--- Work to be completed ---
Beginning with the first line below, retype exactly each line through the one containing "site 4315, 2013-07-05 05:36:26.000.". Leave out all pictures.

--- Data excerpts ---
'''

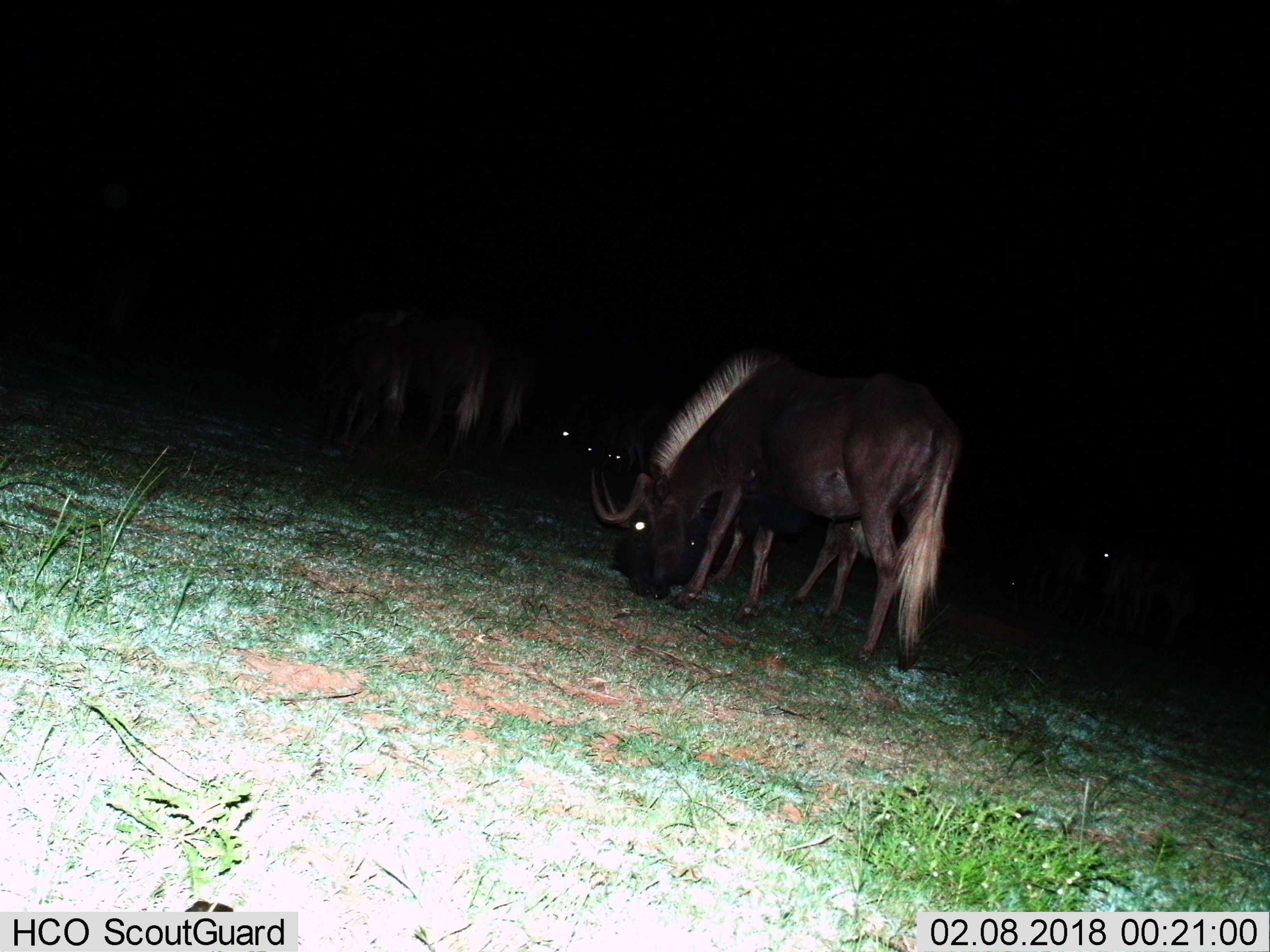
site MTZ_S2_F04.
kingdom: Animalia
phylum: Chordata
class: Mammalia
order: Artiodactyla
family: Bovidae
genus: Connochaetes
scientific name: Connochaetes gnou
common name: black wildebeest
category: wildebeestblack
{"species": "wildebeestblack (black wildebeest) (Connochaetes gnou)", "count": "8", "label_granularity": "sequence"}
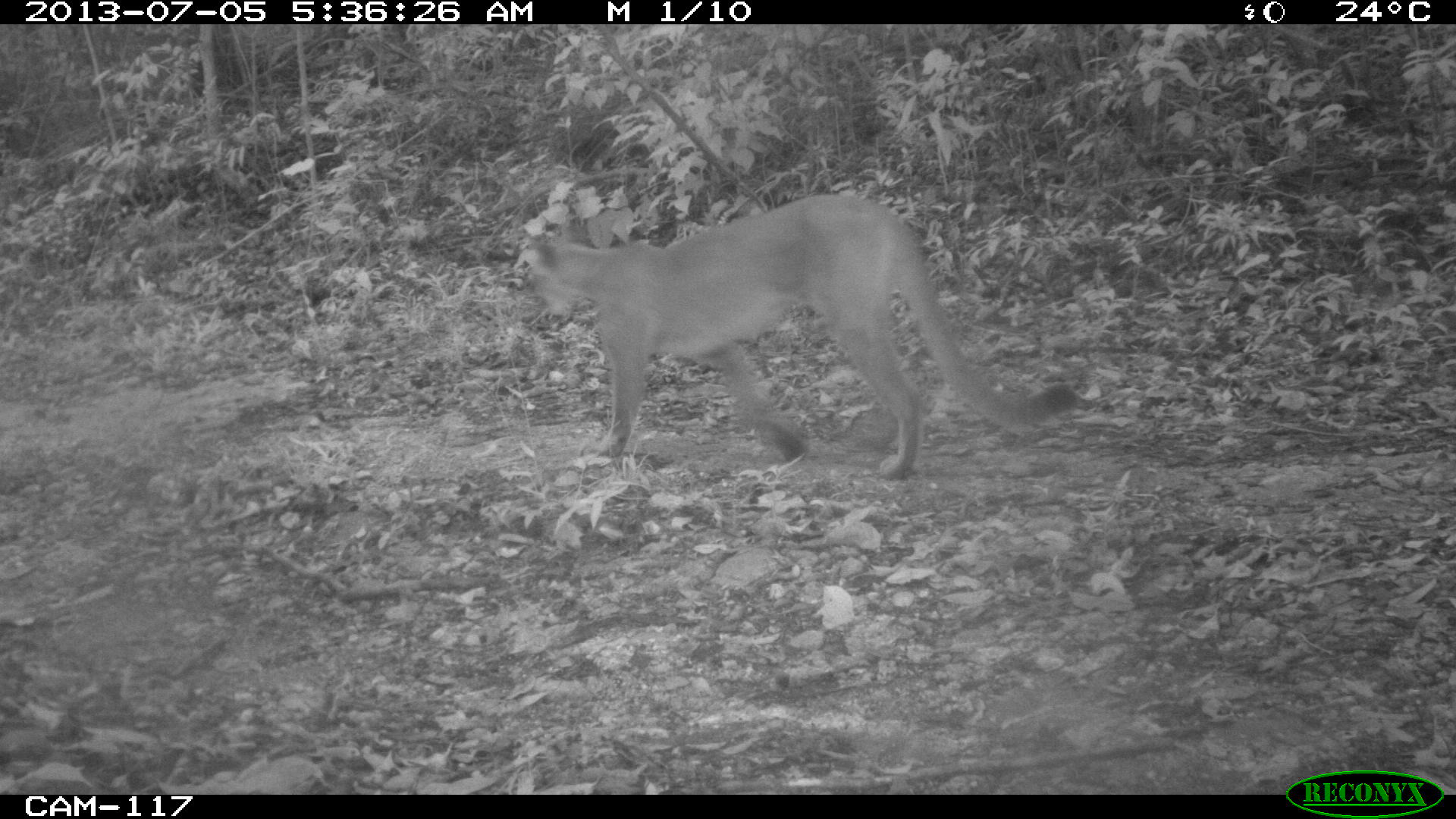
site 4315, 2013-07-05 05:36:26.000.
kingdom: Animalia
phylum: Chordata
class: Mammalia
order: Carnivora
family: Felidae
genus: Puma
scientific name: Puma concolor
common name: mountain lion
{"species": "Puma concolor (mountain lion)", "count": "1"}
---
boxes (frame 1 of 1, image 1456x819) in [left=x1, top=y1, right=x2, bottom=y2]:
puma concolor: [left=519, top=190, right=1078, bottom=480]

'''

--- Exercise output ---
site MTZ_S2_F04.
kingdom: Animalia
phylum: Chordata
class: Mammalia
order: Artiodactyla
family: Bovidae
genus: Connochaetes
scientific name: Connochaetes gnou
common name: black wildebeest
category: wildebeestblack
{"species": "wildebeestblack (black wildebeest) (Connochaetes gnou)", "count": "8", "label_granularity": "sequence"}
site 4315, 2013-07-05 05:36:26.000.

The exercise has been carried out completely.